But that’s what advertising does to you.

I have spent many a Christmas Day carefully balancing the cooking of a dinner for 14 people in an oven the size of an atom, packing relatives around the table so closely they can carefully study each other’s hair follicles.

I do hate Christmas adverts, but this year’s Waitrose effort warmed my icy heart.

Getting snowed in at a pub in the middle of nowhere on Christmas Day, with someone cooking for me, playing dominoes while anticipating turkey, sprouts and bread sauce, is my idea of heaven.

In the advert, the snow comes, gets deeper and deeper, and the customers are snowed in. Something is niggling though. I dislike Waitrose.
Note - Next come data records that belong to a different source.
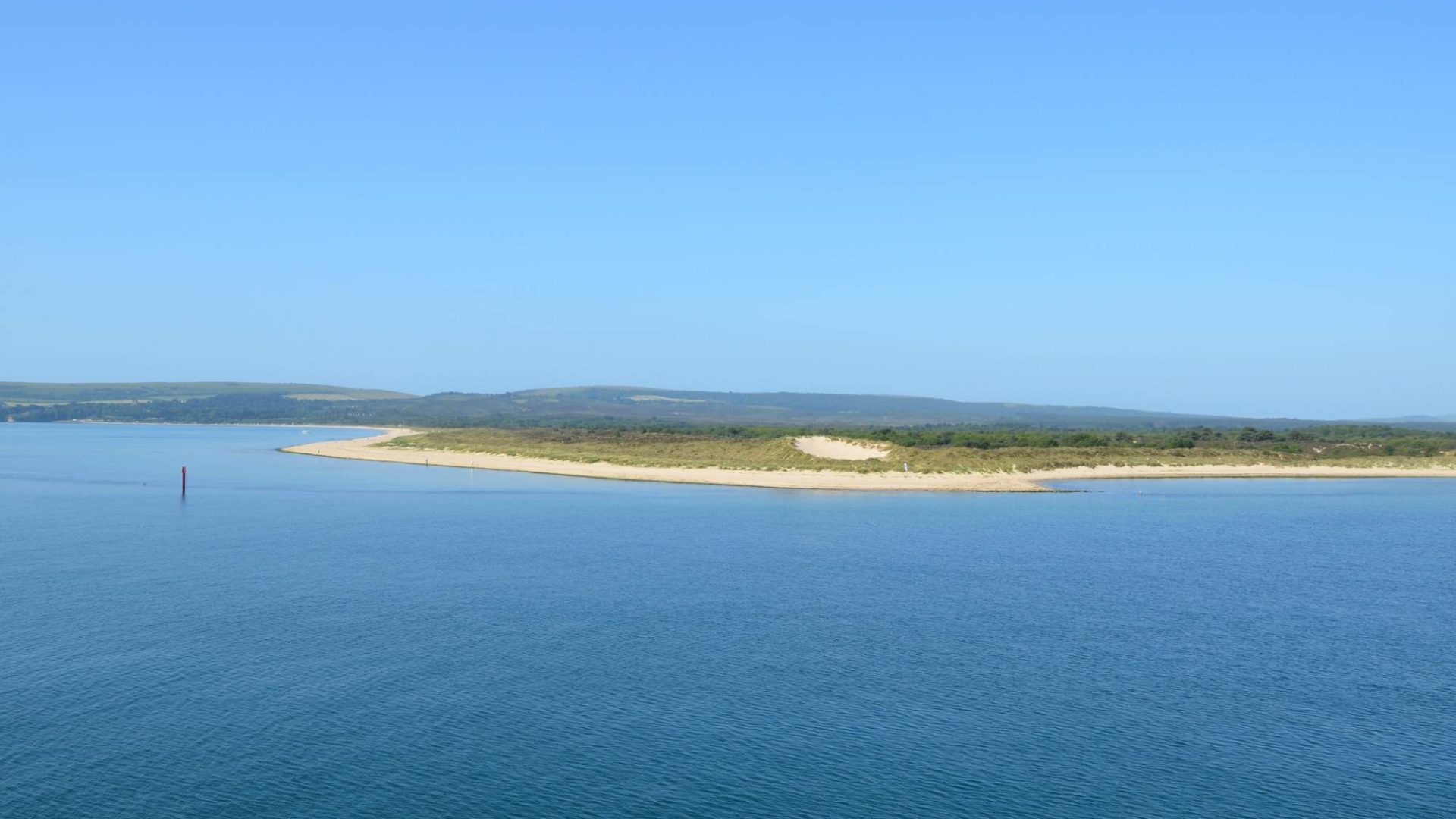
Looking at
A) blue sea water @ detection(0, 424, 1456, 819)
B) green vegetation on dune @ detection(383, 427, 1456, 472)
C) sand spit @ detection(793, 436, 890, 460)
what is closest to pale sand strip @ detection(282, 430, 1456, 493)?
green vegetation on dune @ detection(383, 427, 1456, 472)

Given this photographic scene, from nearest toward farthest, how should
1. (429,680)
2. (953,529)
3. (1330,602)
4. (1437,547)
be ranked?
(429,680), (1330,602), (1437,547), (953,529)

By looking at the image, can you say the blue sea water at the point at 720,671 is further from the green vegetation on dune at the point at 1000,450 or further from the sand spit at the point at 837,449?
the sand spit at the point at 837,449

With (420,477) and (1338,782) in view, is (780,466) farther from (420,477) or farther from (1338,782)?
(1338,782)

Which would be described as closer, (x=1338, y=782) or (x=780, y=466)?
(x=1338, y=782)

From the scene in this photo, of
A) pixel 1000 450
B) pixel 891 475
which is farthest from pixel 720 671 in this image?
pixel 1000 450

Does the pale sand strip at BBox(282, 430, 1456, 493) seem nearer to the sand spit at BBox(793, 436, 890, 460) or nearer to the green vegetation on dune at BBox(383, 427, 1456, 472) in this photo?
the green vegetation on dune at BBox(383, 427, 1456, 472)

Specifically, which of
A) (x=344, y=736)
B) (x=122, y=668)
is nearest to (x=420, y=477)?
(x=122, y=668)
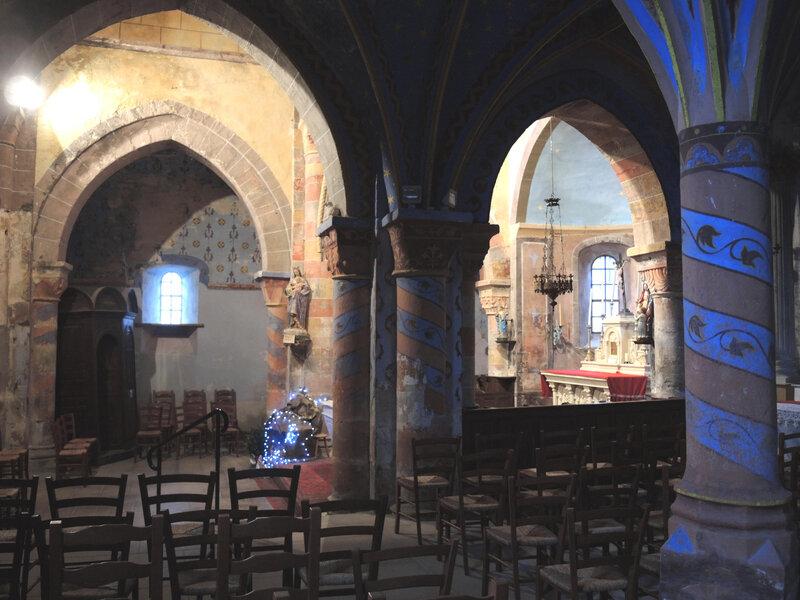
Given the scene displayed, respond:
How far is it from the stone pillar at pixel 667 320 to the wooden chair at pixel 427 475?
3.78 metres

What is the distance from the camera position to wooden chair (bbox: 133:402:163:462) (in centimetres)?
1344

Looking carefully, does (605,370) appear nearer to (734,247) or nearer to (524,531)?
(524,531)

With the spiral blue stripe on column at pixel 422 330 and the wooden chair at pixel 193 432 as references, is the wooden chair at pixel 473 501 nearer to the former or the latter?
the spiral blue stripe on column at pixel 422 330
First, because it is overpriced, second, because of the snobbery surrounding it, and third, because it’s too up itself to have any stores at all between Harrogate and Hexham.

They say you can spot the north-south divide by looking at the British map of Waitrose stores.
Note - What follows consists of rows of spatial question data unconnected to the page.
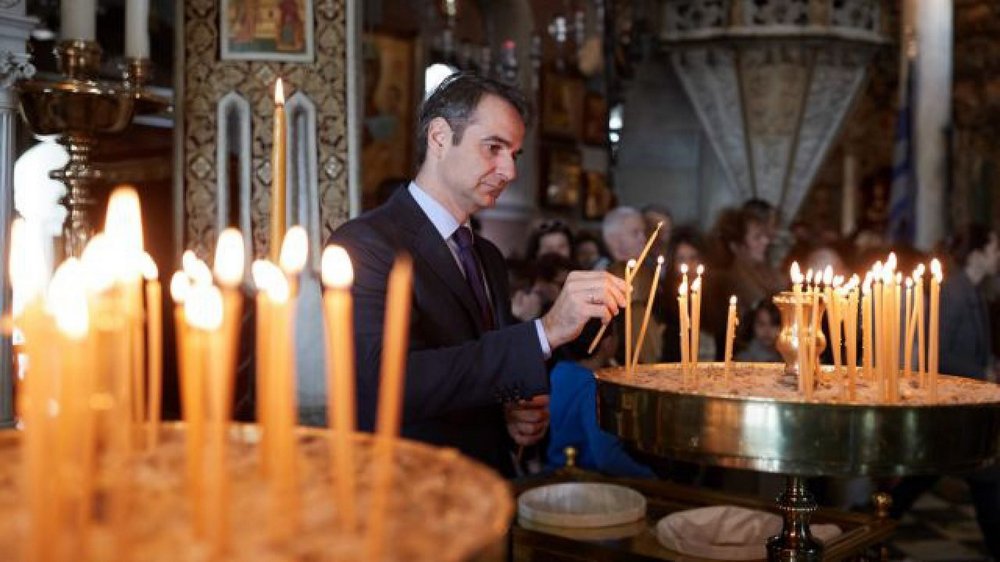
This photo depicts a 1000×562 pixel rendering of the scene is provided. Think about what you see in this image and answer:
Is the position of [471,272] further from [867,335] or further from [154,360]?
[154,360]

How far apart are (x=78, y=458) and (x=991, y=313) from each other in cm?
649

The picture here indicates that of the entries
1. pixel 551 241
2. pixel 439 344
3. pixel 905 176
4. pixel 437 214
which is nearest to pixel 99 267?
pixel 439 344

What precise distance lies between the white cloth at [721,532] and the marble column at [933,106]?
697 centimetres

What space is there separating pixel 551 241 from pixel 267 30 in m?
1.82

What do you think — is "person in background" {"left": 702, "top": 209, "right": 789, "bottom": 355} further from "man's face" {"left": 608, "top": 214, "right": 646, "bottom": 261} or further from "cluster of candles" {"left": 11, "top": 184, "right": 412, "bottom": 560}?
"cluster of candles" {"left": 11, "top": 184, "right": 412, "bottom": 560}

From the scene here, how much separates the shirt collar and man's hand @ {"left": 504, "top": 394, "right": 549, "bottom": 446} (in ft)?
1.20

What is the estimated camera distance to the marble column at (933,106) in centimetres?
909

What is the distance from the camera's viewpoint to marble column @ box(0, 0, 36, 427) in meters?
A: 2.88

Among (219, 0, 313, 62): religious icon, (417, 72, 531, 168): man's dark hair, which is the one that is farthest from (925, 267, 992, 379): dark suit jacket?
(417, 72, 531, 168): man's dark hair

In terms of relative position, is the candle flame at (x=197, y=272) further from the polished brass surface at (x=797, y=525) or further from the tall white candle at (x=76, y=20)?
the tall white candle at (x=76, y=20)

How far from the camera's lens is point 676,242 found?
5.28 metres

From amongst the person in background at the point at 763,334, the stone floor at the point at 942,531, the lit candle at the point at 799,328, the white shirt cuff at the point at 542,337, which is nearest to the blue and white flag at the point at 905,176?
the stone floor at the point at 942,531

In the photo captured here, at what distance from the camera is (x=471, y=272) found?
2340mm

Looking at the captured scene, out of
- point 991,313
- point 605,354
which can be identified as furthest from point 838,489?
point 991,313
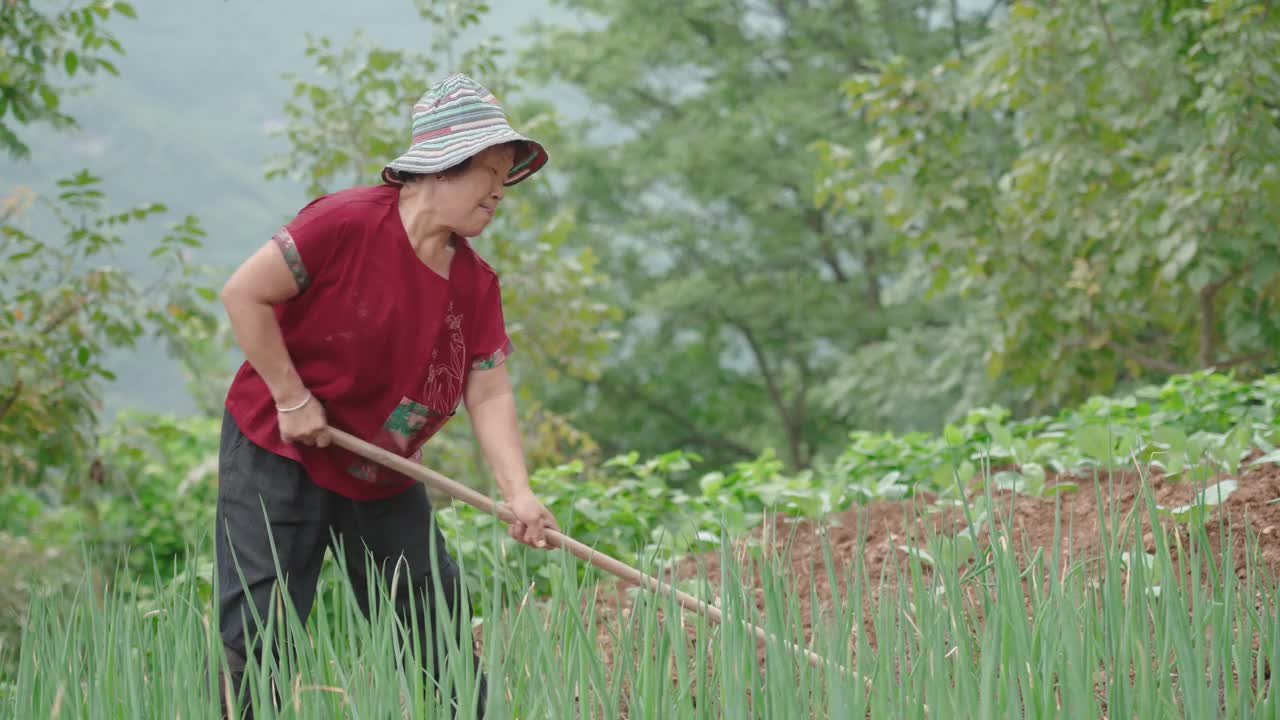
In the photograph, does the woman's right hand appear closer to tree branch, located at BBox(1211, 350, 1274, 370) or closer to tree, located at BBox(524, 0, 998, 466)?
tree branch, located at BBox(1211, 350, 1274, 370)

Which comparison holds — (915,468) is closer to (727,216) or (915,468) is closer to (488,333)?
(488,333)

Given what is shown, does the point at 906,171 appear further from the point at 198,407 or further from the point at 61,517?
the point at 198,407

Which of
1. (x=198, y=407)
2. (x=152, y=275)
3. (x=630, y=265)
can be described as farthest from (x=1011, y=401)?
(x=198, y=407)

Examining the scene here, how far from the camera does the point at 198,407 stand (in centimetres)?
1261

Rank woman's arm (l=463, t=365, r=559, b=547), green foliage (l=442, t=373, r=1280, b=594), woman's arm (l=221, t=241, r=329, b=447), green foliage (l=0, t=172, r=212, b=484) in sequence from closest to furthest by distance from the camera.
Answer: woman's arm (l=221, t=241, r=329, b=447) → woman's arm (l=463, t=365, r=559, b=547) → green foliage (l=442, t=373, r=1280, b=594) → green foliage (l=0, t=172, r=212, b=484)

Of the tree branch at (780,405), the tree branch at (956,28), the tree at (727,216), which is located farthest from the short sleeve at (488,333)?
the tree branch at (780,405)

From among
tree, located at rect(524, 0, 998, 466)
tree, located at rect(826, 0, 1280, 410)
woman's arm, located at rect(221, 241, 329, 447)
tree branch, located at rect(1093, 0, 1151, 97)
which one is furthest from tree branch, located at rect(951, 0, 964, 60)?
woman's arm, located at rect(221, 241, 329, 447)

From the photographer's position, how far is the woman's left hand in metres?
2.44

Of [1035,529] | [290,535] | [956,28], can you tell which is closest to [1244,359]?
[1035,529]

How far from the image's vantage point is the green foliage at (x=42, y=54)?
4207 mm

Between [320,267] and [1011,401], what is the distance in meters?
8.49

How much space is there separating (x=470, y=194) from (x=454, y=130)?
0.14 metres

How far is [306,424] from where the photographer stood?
238 cm

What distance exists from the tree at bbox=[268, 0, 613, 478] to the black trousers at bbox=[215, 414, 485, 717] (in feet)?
13.8
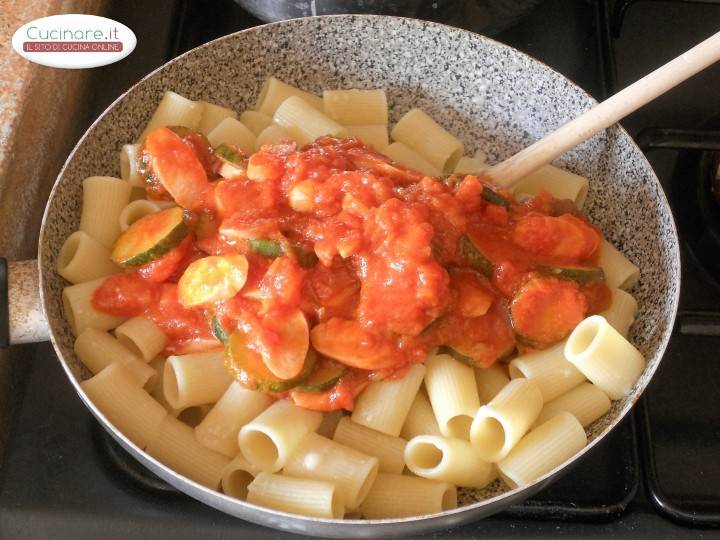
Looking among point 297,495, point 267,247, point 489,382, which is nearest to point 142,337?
point 267,247

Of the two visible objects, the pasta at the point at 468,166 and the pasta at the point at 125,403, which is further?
the pasta at the point at 468,166

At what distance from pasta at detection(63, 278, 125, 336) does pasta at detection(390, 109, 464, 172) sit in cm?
74

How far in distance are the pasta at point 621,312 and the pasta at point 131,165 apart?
0.94m

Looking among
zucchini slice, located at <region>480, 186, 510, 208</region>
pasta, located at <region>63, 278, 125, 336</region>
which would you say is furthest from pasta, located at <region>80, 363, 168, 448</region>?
zucchini slice, located at <region>480, 186, 510, 208</region>

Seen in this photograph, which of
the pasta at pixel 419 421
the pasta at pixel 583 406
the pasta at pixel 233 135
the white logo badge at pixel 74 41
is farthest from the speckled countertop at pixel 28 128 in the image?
the pasta at pixel 583 406

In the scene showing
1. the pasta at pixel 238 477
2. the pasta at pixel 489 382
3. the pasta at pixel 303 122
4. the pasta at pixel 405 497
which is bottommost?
the pasta at pixel 238 477

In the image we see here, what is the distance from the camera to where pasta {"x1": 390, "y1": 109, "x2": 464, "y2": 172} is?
6.03ft

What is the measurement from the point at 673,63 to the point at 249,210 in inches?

It’s true. Waitrose pulled out of Durham a few years ago, the only store in the whole county.

Which makes the Tan Hill advert even more ridiculous. Waitrose is using stunning images of remote Muker, in Swaledale, and Tan Hill, both places which are about as far away from one of their stores as it is possible to get.
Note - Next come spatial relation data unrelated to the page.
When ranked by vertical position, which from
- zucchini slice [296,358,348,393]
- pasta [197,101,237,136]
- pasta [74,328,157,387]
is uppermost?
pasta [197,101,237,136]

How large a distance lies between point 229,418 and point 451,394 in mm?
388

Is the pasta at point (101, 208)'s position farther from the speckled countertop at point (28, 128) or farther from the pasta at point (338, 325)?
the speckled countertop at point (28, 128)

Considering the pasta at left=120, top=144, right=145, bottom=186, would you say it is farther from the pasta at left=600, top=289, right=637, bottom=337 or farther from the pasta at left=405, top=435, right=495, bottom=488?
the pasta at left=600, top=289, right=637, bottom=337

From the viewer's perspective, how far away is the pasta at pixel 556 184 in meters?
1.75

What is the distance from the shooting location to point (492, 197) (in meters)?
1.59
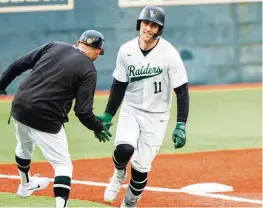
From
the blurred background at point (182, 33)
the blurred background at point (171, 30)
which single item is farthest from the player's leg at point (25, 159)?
the blurred background at point (171, 30)

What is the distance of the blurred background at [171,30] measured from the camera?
16141mm

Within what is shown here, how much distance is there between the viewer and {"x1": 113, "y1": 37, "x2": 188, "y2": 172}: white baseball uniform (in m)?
7.36

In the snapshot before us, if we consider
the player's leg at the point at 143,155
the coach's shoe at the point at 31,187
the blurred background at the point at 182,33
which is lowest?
the blurred background at the point at 182,33

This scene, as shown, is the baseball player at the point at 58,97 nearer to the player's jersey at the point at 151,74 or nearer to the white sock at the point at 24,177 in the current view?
the player's jersey at the point at 151,74

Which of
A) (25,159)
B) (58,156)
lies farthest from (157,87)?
(25,159)

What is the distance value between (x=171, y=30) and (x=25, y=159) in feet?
30.6

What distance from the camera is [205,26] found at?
16625 mm

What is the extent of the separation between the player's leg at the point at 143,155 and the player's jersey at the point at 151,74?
135 millimetres

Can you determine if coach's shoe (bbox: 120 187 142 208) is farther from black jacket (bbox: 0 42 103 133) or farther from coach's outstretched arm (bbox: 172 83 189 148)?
black jacket (bbox: 0 42 103 133)

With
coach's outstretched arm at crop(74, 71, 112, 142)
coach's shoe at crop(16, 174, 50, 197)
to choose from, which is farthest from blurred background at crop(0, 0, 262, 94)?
coach's outstretched arm at crop(74, 71, 112, 142)

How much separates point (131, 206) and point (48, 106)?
1378mm

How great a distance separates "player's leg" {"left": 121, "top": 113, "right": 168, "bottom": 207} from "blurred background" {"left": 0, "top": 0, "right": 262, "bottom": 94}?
8.64 metres

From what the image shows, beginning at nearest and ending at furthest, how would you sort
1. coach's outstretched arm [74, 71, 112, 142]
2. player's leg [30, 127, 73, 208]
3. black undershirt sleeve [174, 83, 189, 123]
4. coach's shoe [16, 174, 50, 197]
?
coach's outstretched arm [74, 71, 112, 142]
player's leg [30, 127, 73, 208]
black undershirt sleeve [174, 83, 189, 123]
coach's shoe [16, 174, 50, 197]

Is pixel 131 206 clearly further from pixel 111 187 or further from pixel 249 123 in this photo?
pixel 249 123
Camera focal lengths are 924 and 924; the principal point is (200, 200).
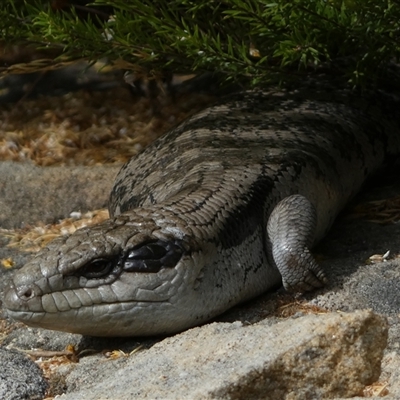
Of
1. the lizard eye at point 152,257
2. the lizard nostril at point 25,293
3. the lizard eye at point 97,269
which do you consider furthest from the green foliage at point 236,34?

I spent some time the other day – and this doesn’t make me proud –checking whether Waitrose delivered to the Tan Hill Inn. It doesn’t.

In fact, if you were at Tan Hill, you wouldn’t dream of getting your groceries from Waitrose.

The nearest store is in leafy Hexham, which is 120-mile round trip.

So while the Waitrose Christmas advert is lovely, while it makes me want to get snowed in at the Tan Hill Inn, it doesn’t make me want to shop at Waitrose.

It needs highlighting that the one place the chain has chosen to advertise its Christmas product - the most important time of its financial year – is using a beautiful, nostalgic, place to evoke the magic of the season.

But it’s an area that Waitrose has deemed too insignificant, too poor, too working class, to have a store.

I don’t care. I wouldn’t dream of shopping there. Us northeners are far too savvy.

Aldi is the new Waitrose. An entire week’s shopping for a family of four for £40 and you can even buy chargrilled artichoke hearts. I kid you not.